- **To do**
Output every line of the rows below as a JSON array of strings, one string per line, skipping blank lines. Leave the pictures out.

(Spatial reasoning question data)
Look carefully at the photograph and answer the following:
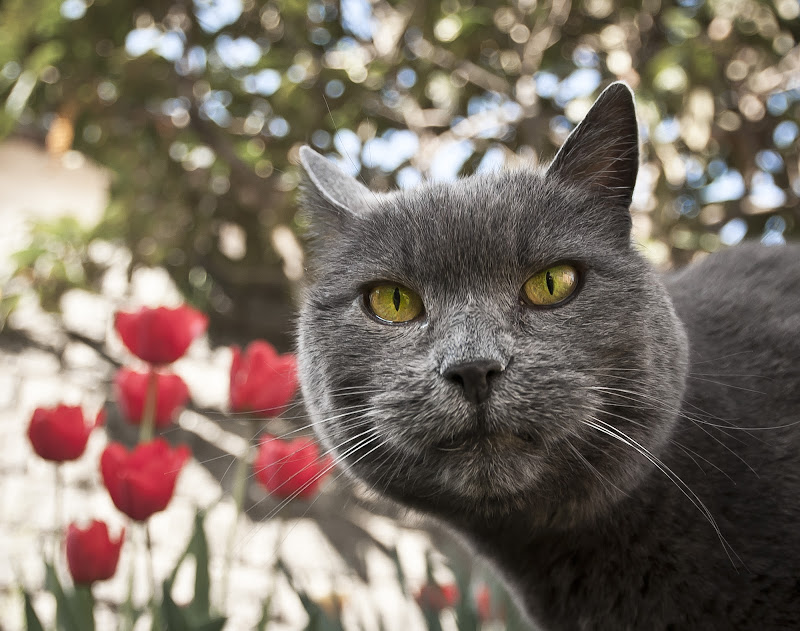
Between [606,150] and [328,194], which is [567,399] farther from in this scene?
[328,194]

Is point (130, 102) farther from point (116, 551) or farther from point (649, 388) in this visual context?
point (649, 388)

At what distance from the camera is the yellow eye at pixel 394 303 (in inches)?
31.2

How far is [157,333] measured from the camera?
1.10 meters

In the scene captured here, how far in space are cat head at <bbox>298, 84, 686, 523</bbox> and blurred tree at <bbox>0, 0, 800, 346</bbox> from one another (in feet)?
3.53

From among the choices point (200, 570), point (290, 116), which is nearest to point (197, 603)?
point (200, 570)

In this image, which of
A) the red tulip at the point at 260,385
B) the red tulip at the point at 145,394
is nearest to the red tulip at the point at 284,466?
the red tulip at the point at 260,385

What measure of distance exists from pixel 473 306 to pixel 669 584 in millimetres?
398

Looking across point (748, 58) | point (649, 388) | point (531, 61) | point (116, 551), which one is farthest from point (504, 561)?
point (748, 58)

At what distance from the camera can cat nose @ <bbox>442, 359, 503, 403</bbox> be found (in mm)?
651

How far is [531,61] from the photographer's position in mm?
2139

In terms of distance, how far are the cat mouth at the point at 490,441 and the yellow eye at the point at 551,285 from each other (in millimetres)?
158

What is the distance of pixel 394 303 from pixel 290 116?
149cm

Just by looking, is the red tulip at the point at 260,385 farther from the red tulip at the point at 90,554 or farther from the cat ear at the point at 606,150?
the cat ear at the point at 606,150

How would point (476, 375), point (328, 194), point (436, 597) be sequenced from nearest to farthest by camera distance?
point (476, 375) < point (328, 194) < point (436, 597)
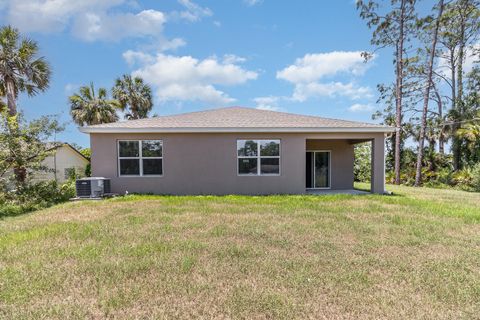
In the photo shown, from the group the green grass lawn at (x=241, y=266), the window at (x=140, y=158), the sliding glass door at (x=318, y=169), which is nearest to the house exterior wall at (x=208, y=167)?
the window at (x=140, y=158)

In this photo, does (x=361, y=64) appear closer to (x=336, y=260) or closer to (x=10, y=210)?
(x=336, y=260)

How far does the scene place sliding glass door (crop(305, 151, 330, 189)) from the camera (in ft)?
45.2

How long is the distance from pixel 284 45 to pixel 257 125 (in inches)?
224

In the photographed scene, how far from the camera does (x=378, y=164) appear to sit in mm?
11680

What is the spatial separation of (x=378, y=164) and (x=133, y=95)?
20342 millimetres

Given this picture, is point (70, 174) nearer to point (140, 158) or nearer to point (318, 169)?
point (140, 158)

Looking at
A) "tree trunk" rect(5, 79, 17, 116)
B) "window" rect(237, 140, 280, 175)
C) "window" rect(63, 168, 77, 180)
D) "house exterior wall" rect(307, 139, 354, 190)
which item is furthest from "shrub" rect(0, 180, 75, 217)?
"house exterior wall" rect(307, 139, 354, 190)

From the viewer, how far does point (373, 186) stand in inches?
467

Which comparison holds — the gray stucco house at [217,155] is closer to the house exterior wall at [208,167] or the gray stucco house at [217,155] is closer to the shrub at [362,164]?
the house exterior wall at [208,167]

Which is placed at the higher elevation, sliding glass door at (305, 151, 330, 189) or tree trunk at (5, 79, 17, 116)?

- **Solution to this problem**
[
  "Look carefully at the photograph and answer the following:",
  "Between [606,150] and [328,194], which is [567,399] farther from in this scene?",
  "[328,194]",
  "Is point (130, 102) farther from point (116, 551) or farther from point (649, 388) in this visual context?",
  "point (649, 388)",
  "At what distance from the camera is the yellow eye at pixel 394 303 (in inches)?",
  "31.2",
  "How far is [157,333] measured from the camera?",
  "1.10 meters",
  "In the scene captured here, how far in space are cat head at <bbox>298, 84, 686, 523</bbox> and blurred tree at <bbox>0, 0, 800, 346</bbox> from one another (in feet)?",
  "3.53",
  "From among the choices point (200, 570), point (290, 116), which is nearest to point (197, 603)?",
  "point (200, 570)",
  "In this image, which of",
  "A) the red tulip at the point at 260,385",
  "B) the red tulip at the point at 145,394",
  "is nearest to the red tulip at the point at 284,466?",
  "the red tulip at the point at 260,385",
  "What measure of distance exists from pixel 473 306 to pixel 669 584 in millimetres?",
  "398",
  "Looking across point (748, 58) | point (649, 388) | point (531, 61) | point (116, 551), which one is farthest from point (504, 561)?",
  "point (748, 58)",
  "At what distance from the camera can cat nose @ <bbox>442, 359, 503, 403</bbox> be found (in mm)?",
  "651",
  "How far is [531,61] from the photographer's position in mm?",
  "2139",
  "In terms of distance, how far are the cat mouth at the point at 490,441 and the yellow eye at the point at 551,285 from each other (in millimetres)?",
  "158",
  "What is the distance of pixel 394 303 from pixel 290 116?",
  "149cm",
  "Just by looking, is the red tulip at the point at 260,385 farther from the red tulip at the point at 90,554 or farther from the cat ear at the point at 606,150?",
  "the cat ear at the point at 606,150",
  "How would point (476, 375), point (328, 194), point (436, 597) be sequenced from nearest to farthest by camera distance?",
  "point (476, 375) < point (328, 194) < point (436, 597)",
  "In the photo shown, from the group the green grass lawn at (x=241, y=266), the window at (x=140, y=158), the sliding glass door at (x=318, y=169), which is nearest to the house exterior wall at (x=208, y=167)?",
  "the window at (x=140, y=158)",
  "In this photo, does (x=361, y=64) appear closer to (x=336, y=260) or closer to (x=10, y=210)?",
  "(x=336, y=260)",
  "How far does the scene place sliding glass door (crop(305, 151, 330, 189)) from the camera (in ft)?",
  "45.2",
  "How long is the distance from pixel 284 45 to pixel 257 125 (in inches)?",
  "224",
  "In the photographed scene, how far from the camera does (x=378, y=164) appear to sit in mm?",
  "11680",
  "What is the spatial separation of (x=378, y=164) and (x=133, y=95)?",
  "20342 millimetres",
  "Given this picture, is point (70, 174) nearer to point (140, 158) or nearer to point (318, 169)?",
  "point (140, 158)",
  "Looking at",
  "A) \"tree trunk\" rect(5, 79, 17, 116)",
  "B) \"window\" rect(237, 140, 280, 175)",
  "C) \"window\" rect(63, 168, 77, 180)",
  "D) \"house exterior wall\" rect(307, 139, 354, 190)",
  "which item is furthest from \"shrub\" rect(0, 180, 75, 217)?",
  "\"house exterior wall\" rect(307, 139, 354, 190)",
  "From the viewer, how far does point (373, 186) stand in inches?",
  "467",
  "Which comparison holds — the gray stucco house at [217,155] is closer to the house exterior wall at [208,167] or the gray stucco house at [217,155] is closer to the shrub at [362,164]?",
  "the house exterior wall at [208,167]",
  "Which is placed at the higher elevation, sliding glass door at (305, 151, 330, 189) or tree trunk at (5, 79, 17, 116)?"
]